◆ Set exercise a
Reproduce everything from "The quake, near" down to "so many quakes?" in the article on New Zealand earthquakes below, word for word.

◆ Excerpt to read

--------------------------------------------------

Earthquakes in New Zealand: Some questions
Christchurch, New Zealand (AFP) Nov 14, 2016 - A powerful 7.8-magnitude earthquake killed two people and caused massive infrastructure damage in New Zealand on Monday. Here are some facts about the seismically active nation known as the Shaky Isles:

Why so few casualties?

The key was distance from major population areas. In a devastating 2011 quake in nearby Christchurch, which left 185 dead, the shallow epicentre was very close to the city centre, causing large buildings to collapse which accounted for many of those who died. In contrast, Monday's quake was centred in a rural area around halfway between Christchurch and Wellington. Seismologists said the 2011 disaster also had more powerful high-frequency energy, lasting barely 10 seconds, while Monday's quake, despite having a higher magnitude, was deeper and of a lower frequency. This saw the energy released more slowly over a longer period -- up to two minutes -- as it travelled in a "rolling" motion along an estimated 200 kilometre (124 miles) fault line.

So where does this quake rank?

The quake, near Kaikoura, was measured at 7.8 by the US Geological Survey and 7.5 by New Zealand's official GeoNet service. Regardless of which figure is used, it still ranks as one of the largest ever recorded in the South Pacific nation. The biggest was an 8.2 monster that hit Wellington in 1855. The deadliest was a 7.8 tremor in Hawke's Bay in 1931 that claimed 256 lives. Using USGS's 7.8 figure, Monday's quake was the joint second strongest in New Zealand. GeoNet's 7.5 magnitude ranks it jointly as the sixth most powerful on record.

How does NZ cope with so many quakes?

New Zealand has strict building compliance codes that aim to limit quake damage and keep casualties to a minimum. Modern buildings such as "The Beehive" parliamentary complex in Wellington have complex foundation systems incorporating huge rubber blocks that allow it to shake without sustaining structural damage. Residential houses are generally built of timber, which flexes and bends in a quake, rather than collapsing like masonry. The system failed in the 2011 Christchurch quake simply because the fault line which caused the tremor was unknown before it ruptured, so authorities thought the city was relatively stable and did not impose the strict conditions used elsewhere.

Can New Zealand expect 'the big one'?

New Zealand sits on the boundary of the Australian and Pacific tectonic plates, which form part of the so-called "Ring of Fire", and experiences up to 15,000 tremors a year. The most powerful to date was the 8.2-magnitude disaster in Wellington in 1855 that caused four deaths and changed the city's entire geography, pushing the shoreline out 200 metres (650 feet) as it thrust the harbour floor upwards. New Zealand's government-run GNS Science says on its website that the Alpine Fault, which runs for about 600 kilometres up the spine of the South Island, has a high probability of rupturing in the next 50 years. This will produce one of the biggest earthquakes since European settlement. It has only ruptured four times in the past 900 years, each time producing an earthquake of about magnitude 8.0.

Rescuers in New Zealand on Tuesday began airlifting tourists stranded by a 7.8 earthquake that devastated parts of the South Island's rugged coast, as a navy ship headed to the stricken area to help.

Military helicopters started ferrying the first of 1,200 tourists trapped in the seaside town of Kaikoura, which bore the brunt of the quake that claimed two lives when it struck early Monday.

Officials said the US and Japanese militaries would also help the relief effort.

Huge landslides have cut Kaikoura's road and rail links, and police said water was running low, power was intermittent and hundreds of people were staying in evacuation shelters.

--------------------------------------------------

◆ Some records
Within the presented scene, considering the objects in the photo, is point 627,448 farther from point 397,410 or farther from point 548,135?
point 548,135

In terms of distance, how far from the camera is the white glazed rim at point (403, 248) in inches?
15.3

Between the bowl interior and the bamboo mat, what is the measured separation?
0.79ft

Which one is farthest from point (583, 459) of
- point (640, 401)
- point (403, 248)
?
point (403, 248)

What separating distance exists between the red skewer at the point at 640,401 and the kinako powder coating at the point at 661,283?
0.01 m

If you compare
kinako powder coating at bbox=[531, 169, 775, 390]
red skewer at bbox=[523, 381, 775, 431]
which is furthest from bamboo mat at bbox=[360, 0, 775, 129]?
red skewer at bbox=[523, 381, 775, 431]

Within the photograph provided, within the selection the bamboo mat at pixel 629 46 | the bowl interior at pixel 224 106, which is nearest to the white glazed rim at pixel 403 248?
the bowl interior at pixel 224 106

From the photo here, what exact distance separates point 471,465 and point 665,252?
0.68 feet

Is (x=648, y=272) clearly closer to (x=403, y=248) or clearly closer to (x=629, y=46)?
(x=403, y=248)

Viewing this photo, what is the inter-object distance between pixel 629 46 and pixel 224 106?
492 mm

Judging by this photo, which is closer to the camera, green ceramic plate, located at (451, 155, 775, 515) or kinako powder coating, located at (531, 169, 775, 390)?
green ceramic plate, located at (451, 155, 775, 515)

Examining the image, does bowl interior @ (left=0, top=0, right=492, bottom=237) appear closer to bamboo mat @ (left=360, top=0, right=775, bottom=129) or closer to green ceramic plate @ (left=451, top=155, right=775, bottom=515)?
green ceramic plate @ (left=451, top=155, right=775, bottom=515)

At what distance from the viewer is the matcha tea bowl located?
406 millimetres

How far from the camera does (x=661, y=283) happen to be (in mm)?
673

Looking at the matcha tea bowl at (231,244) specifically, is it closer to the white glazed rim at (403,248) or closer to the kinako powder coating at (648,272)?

--------------------------------------------------

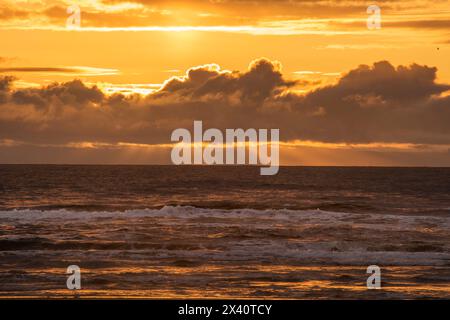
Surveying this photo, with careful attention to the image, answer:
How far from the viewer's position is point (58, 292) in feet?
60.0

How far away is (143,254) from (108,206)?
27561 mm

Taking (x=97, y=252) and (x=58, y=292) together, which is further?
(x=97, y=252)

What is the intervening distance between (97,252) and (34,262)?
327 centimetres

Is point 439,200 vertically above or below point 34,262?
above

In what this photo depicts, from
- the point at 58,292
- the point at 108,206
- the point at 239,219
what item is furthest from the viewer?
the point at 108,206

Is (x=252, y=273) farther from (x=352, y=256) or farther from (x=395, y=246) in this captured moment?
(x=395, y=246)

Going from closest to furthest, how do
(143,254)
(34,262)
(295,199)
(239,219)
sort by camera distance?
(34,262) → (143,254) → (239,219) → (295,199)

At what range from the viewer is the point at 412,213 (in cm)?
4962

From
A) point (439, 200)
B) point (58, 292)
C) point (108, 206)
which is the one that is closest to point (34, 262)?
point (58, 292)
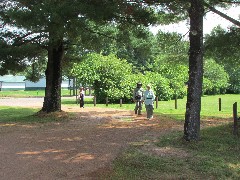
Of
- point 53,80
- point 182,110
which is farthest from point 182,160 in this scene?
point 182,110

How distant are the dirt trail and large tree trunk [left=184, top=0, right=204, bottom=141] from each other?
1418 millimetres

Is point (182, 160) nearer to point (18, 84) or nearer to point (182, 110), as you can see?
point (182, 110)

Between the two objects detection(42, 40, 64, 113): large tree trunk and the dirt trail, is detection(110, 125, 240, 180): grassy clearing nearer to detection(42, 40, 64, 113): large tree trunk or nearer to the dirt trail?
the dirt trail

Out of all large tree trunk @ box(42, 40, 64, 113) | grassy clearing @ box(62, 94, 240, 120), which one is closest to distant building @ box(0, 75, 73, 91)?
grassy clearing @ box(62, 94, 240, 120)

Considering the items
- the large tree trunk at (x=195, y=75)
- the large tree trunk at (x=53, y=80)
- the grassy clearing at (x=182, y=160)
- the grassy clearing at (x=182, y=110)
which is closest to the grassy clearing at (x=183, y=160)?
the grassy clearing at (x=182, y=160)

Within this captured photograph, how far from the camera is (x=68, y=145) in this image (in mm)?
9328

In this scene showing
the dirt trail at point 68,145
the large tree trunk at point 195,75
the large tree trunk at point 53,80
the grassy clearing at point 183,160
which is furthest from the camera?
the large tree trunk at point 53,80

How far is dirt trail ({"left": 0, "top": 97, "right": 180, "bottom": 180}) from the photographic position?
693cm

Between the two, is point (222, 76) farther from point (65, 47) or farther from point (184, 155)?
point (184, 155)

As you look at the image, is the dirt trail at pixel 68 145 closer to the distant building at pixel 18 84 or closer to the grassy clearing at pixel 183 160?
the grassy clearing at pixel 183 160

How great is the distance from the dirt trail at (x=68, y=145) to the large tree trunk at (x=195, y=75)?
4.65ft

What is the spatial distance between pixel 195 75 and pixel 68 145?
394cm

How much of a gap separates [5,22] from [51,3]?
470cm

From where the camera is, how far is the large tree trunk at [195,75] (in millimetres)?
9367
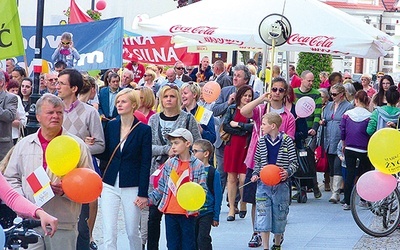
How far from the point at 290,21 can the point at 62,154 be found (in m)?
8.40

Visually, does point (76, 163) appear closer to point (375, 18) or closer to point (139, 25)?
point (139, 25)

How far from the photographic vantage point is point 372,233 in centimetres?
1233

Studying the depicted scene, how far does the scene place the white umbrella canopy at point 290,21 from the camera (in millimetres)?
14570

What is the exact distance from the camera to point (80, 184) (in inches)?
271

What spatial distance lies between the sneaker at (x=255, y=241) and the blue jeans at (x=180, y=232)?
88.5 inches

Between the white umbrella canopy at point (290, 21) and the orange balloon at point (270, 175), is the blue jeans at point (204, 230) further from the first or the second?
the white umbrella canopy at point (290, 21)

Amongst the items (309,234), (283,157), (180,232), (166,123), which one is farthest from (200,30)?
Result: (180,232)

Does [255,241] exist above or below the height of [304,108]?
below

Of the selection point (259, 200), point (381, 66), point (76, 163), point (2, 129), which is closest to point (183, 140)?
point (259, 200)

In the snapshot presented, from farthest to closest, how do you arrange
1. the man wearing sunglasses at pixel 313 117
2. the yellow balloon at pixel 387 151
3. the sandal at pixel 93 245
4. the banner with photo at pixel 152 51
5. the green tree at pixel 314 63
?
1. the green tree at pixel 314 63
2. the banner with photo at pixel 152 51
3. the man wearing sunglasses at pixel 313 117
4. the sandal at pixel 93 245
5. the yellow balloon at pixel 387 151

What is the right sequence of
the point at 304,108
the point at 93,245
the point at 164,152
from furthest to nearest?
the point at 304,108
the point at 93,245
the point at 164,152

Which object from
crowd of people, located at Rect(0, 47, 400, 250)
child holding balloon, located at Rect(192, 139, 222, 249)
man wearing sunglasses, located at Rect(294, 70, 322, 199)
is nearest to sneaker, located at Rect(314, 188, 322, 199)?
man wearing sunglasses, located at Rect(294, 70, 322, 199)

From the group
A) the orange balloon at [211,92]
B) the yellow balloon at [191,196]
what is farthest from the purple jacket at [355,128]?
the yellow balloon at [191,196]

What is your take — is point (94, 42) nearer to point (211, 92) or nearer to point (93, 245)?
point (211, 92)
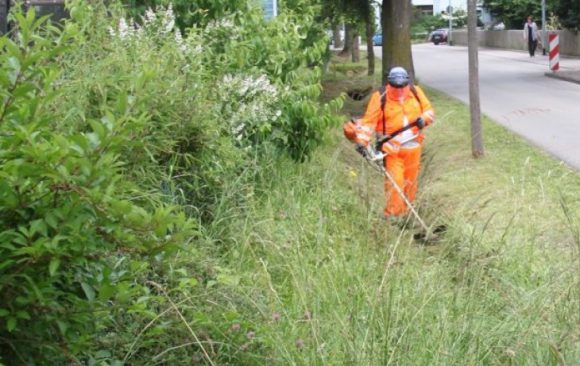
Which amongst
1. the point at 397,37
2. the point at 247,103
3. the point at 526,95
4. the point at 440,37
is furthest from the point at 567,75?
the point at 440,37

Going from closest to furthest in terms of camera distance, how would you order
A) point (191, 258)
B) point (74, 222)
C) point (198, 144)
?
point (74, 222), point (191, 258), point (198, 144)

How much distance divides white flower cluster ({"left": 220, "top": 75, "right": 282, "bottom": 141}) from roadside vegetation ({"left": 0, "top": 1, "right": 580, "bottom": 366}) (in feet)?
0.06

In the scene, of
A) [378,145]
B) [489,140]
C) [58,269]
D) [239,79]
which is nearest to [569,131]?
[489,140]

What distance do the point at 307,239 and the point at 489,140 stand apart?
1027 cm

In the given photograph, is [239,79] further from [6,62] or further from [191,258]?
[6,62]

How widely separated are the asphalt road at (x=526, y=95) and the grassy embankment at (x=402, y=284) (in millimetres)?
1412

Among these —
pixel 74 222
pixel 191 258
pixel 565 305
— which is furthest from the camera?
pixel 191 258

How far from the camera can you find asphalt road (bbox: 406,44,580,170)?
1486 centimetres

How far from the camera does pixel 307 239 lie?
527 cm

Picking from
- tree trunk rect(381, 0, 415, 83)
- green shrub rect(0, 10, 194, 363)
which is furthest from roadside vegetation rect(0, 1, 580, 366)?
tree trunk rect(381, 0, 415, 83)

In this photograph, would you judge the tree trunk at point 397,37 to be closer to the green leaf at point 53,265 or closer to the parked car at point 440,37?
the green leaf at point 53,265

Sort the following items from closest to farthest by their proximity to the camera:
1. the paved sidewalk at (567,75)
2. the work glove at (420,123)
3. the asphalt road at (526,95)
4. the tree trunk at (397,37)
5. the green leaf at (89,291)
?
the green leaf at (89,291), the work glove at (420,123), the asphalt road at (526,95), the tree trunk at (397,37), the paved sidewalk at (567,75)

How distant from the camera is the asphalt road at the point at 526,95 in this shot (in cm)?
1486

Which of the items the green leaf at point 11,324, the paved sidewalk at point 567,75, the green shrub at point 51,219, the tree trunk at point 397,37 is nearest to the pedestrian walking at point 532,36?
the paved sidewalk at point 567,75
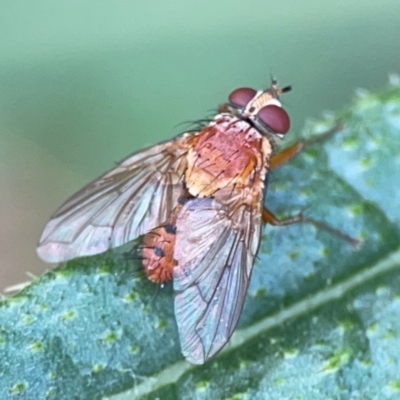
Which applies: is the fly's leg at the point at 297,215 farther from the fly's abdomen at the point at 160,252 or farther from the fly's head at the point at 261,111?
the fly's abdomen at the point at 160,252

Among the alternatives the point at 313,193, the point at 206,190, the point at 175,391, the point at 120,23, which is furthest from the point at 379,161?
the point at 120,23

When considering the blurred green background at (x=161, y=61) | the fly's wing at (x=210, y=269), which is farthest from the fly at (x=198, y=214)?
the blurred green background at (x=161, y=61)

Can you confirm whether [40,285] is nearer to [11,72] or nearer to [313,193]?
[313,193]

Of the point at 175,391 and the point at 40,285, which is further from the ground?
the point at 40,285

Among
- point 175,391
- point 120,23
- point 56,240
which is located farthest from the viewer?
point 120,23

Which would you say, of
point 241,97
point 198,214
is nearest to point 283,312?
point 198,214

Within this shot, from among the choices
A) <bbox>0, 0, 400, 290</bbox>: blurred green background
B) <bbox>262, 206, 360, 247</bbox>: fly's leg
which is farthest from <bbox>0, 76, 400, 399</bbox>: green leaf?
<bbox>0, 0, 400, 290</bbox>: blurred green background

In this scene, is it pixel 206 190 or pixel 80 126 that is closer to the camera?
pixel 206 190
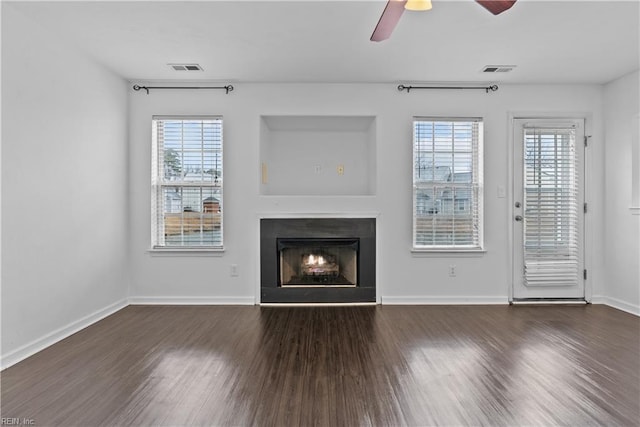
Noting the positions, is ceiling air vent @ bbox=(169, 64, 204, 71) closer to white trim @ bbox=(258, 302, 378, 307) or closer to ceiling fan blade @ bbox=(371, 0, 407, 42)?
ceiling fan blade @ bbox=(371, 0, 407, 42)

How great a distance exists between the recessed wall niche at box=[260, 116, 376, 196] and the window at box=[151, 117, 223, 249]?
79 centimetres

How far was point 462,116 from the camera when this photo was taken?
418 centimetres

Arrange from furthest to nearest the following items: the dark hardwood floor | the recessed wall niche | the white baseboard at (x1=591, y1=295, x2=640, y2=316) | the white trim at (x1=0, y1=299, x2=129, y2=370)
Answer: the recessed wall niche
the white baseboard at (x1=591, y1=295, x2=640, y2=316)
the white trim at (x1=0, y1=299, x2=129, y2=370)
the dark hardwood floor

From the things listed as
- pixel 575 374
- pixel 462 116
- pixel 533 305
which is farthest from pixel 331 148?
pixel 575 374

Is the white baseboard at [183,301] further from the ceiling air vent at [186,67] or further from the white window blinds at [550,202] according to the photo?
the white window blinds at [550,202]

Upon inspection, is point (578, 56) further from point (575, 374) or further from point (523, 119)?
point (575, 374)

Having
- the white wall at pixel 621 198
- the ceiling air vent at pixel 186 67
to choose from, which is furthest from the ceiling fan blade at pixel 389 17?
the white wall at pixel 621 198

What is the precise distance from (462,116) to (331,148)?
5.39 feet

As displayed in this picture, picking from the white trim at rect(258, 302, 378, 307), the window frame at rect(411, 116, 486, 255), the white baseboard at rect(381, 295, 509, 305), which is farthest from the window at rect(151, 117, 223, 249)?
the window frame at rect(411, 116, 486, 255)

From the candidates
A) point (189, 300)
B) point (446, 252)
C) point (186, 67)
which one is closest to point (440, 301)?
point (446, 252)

--------------------------------------------------

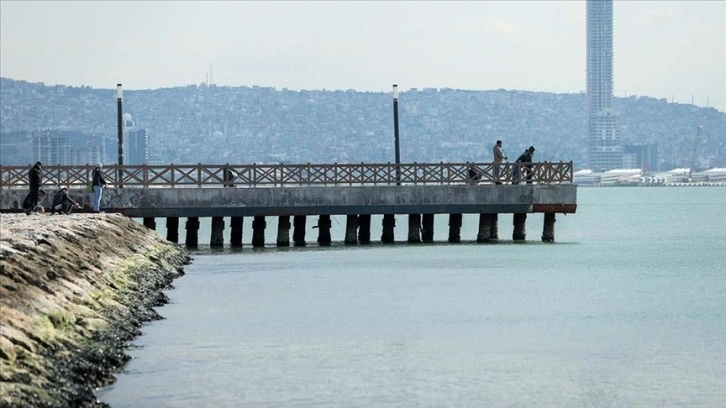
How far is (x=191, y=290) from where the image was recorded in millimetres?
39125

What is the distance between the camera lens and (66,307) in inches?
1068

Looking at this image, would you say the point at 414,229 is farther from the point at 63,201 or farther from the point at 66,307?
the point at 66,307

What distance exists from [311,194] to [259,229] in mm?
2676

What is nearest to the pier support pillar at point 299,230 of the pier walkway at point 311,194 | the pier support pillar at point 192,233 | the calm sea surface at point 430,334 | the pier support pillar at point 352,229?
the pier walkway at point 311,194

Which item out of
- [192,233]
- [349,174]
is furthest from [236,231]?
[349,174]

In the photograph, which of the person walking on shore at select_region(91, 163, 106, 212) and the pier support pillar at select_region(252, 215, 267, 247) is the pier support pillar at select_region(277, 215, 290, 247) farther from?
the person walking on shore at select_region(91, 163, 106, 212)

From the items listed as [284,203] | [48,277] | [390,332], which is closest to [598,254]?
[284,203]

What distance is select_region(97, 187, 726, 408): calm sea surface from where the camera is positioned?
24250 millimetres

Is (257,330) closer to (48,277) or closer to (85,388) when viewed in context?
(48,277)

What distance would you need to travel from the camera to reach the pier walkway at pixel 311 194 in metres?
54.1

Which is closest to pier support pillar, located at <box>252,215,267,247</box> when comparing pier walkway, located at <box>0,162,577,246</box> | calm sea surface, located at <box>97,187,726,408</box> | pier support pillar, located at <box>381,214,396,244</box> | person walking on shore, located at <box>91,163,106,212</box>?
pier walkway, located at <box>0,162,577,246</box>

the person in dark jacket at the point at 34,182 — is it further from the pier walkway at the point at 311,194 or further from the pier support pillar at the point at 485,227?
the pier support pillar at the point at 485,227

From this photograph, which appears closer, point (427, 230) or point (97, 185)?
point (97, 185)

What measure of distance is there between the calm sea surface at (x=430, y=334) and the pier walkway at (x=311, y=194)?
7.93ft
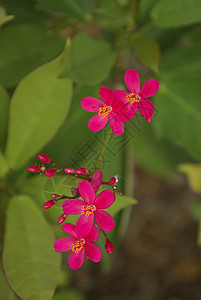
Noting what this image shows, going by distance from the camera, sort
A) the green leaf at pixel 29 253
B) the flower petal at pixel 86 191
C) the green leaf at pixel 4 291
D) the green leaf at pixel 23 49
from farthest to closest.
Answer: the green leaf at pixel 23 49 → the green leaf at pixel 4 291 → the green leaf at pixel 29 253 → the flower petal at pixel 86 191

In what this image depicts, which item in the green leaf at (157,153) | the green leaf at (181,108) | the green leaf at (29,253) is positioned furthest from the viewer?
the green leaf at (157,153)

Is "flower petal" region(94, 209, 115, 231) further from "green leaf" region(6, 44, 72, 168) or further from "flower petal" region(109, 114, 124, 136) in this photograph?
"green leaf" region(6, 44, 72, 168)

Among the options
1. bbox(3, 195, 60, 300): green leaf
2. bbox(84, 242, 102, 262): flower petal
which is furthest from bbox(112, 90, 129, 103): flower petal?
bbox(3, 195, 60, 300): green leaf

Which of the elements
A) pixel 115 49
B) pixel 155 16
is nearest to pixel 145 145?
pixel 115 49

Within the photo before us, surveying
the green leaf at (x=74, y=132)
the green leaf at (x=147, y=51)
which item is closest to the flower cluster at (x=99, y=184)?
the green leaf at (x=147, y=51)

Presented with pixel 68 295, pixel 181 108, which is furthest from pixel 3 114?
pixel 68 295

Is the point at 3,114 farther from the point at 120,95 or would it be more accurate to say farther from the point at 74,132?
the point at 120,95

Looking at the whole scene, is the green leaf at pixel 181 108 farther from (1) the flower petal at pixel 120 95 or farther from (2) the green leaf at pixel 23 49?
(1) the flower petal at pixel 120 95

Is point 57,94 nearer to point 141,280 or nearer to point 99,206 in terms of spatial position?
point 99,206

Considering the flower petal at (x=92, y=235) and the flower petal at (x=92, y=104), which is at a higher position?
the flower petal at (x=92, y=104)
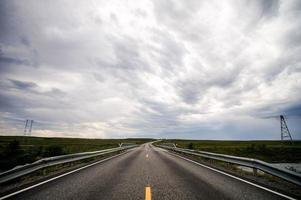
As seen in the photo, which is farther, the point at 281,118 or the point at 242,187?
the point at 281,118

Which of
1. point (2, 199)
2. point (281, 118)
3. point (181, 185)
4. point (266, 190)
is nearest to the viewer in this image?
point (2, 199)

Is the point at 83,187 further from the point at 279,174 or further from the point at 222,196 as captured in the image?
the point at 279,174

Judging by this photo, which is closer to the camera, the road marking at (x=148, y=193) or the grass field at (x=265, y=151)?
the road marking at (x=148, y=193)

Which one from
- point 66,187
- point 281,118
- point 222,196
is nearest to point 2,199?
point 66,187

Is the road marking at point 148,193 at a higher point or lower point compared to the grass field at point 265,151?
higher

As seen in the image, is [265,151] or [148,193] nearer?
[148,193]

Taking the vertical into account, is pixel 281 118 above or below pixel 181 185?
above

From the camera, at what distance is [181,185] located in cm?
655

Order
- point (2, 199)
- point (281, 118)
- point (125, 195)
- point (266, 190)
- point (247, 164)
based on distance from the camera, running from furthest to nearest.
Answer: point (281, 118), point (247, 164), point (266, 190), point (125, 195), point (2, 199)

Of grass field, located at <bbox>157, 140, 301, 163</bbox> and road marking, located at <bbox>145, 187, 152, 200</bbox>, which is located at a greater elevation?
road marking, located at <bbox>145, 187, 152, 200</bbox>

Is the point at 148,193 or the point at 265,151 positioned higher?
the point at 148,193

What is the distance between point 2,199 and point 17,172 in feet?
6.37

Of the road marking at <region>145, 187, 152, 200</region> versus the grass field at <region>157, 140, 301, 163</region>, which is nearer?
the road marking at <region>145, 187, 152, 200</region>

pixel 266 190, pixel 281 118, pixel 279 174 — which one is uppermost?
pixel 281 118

--------------------------------------------------

◆ Set exercise b
Pick out each line of the records above that contains the string "trail", treating uppercase and lowercase as different.

◆ Final answer a
The quake, near Kaikoura, was measured at 7.8 by the US Geological Survey and 7.5 by New Zealand's official GeoNet service. Regardless of which figure is used, it still ranks as one of the largest ever recorded in the South Pacific nation. The biggest was an 8.2 monster that hit Wellington in 1855. The deadliest was a 7.8 tremor in Hawke's Bay in 1931 that claimed 256 lives. Using USGS's 7.8 figure, Monday's quake was the joint second strongest in New Zealand. GeoNet's 7.5 magnitude ranks it jointly as the sixth most powerful on record.

How does NZ cope with so many quakes?

◆ Final answer b
How distant are the dirt trail and large tree trunk [left=184, top=0, right=204, bottom=141] from each other?
Between the two objects detection(42, 40, 64, 113): large tree trunk and the dirt trail, is detection(110, 125, 240, 180): grassy clearing nearer to detection(42, 40, 64, 113): large tree trunk or nearer to the dirt trail?
the dirt trail
the dirt trail at point 68,145
How far is dirt trail ({"left": 0, "top": 97, "right": 180, "bottom": 180}) from the photographic position?
As you look at the image, is the dirt trail at pixel 68 145 closer to the distant building at pixel 18 84 or closer to the grassy clearing at pixel 183 160?
How great is the distance from the dirt trail at (x=68, y=145) to the large tree trunk at (x=195, y=75)?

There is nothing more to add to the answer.